• _The data_:

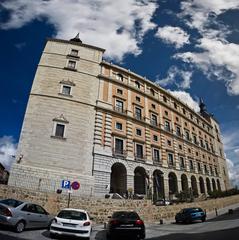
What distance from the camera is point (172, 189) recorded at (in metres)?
33.4

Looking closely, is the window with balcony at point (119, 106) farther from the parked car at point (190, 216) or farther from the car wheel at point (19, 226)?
the car wheel at point (19, 226)

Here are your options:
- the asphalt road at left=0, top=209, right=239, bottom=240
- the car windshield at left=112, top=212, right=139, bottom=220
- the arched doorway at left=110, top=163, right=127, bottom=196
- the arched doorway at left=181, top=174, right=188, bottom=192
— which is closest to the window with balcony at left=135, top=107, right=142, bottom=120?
the arched doorway at left=110, top=163, right=127, bottom=196

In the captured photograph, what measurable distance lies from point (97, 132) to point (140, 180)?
9.87m

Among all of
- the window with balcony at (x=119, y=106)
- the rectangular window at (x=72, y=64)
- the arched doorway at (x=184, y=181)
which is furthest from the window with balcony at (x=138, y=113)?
the arched doorway at (x=184, y=181)

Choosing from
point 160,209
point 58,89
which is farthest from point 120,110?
point 160,209

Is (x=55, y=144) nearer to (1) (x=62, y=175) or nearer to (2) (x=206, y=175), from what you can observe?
(1) (x=62, y=175)

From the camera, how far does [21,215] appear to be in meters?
9.73

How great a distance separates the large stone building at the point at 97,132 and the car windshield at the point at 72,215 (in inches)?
476

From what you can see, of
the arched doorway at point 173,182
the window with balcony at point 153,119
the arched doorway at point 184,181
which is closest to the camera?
the arched doorway at point 173,182

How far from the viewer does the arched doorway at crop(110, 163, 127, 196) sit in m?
26.1

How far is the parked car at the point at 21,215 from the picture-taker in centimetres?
924

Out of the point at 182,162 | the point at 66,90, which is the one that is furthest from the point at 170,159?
the point at 66,90

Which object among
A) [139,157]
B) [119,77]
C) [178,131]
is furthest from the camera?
[178,131]

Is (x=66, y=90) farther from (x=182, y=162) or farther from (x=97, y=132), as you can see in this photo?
(x=182, y=162)
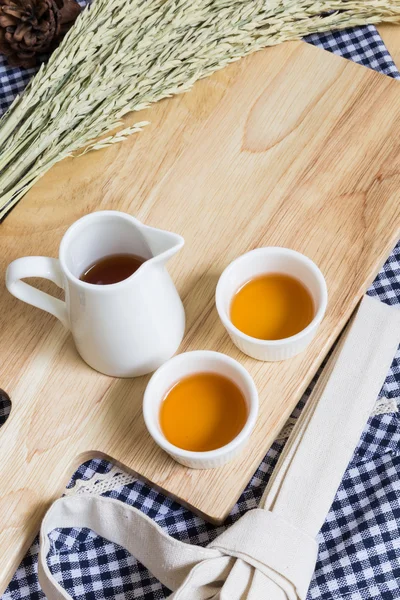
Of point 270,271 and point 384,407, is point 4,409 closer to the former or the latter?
point 270,271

• _Requirement_:
Quote every one of the records above word for word, leaving out the pictures.

• _Final answer_:
What distance from the camera is point (172, 189) recorded at (in metres)?
33.4

Looking closely, is the window with balcony at point (119, 106) farther from the parked car at point (190, 216) or farther from the car wheel at point (19, 226)?
the car wheel at point (19, 226)

Here are your options:
- the asphalt road at left=0, top=209, right=239, bottom=240
- the car windshield at left=112, top=212, right=139, bottom=220
- the arched doorway at left=110, top=163, right=127, bottom=196
- the arched doorway at left=181, top=174, right=188, bottom=192
— which is closest to the window with balcony at left=135, top=107, right=142, bottom=120?
the arched doorway at left=110, top=163, right=127, bottom=196

In the captured photograph, what measurable distance lies from point (97, 132) to point (140, 180)?
9.87m

Among all of
- the window with balcony at (x=119, y=106)
- the rectangular window at (x=72, y=64)
- the arched doorway at (x=184, y=181)
which is furthest from the window with balcony at (x=138, y=113)?
the arched doorway at (x=184, y=181)

Choosing from
point 160,209
point 58,89
which is farthest from point 120,110?
point 160,209

Is (x=55, y=144) nearer to (1) (x=62, y=175) or nearer to (2) (x=206, y=175), from what you can observe?
(1) (x=62, y=175)

From the camera, how far does [21,215] appear to be in meters?
9.73

How great a distance separates the large stone building at the point at 97,132 and the car windshield at the point at 72,215 (in inches)?
476

From what you can see, of
the arched doorway at point 173,182
the window with balcony at point 153,119
the arched doorway at point 184,181
which is closest to the camera?
the arched doorway at point 173,182

How far from the viewer does the arched doorway at crop(110, 163, 127, 196) sit in m?
26.1

How far is the parked car at the point at 21,215 from the picture-taker in centimetres?
924

Out of the point at 182,162 | the point at 66,90, which is the one that is furthest from the point at 170,159?
the point at 66,90

Which object among
A) [139,157]
B) [119,77]
C) [178,131]
is furthest from the camera?
[178,131]

Is (x=66, y=90) farther from (x=182, y=162) or farther from (x=97, y=132), as you can see in this photo?
(x=182, y=162)
Of point 270,271 and point 384,407, is point 4,409 closer to the former or the latter?
point 270,271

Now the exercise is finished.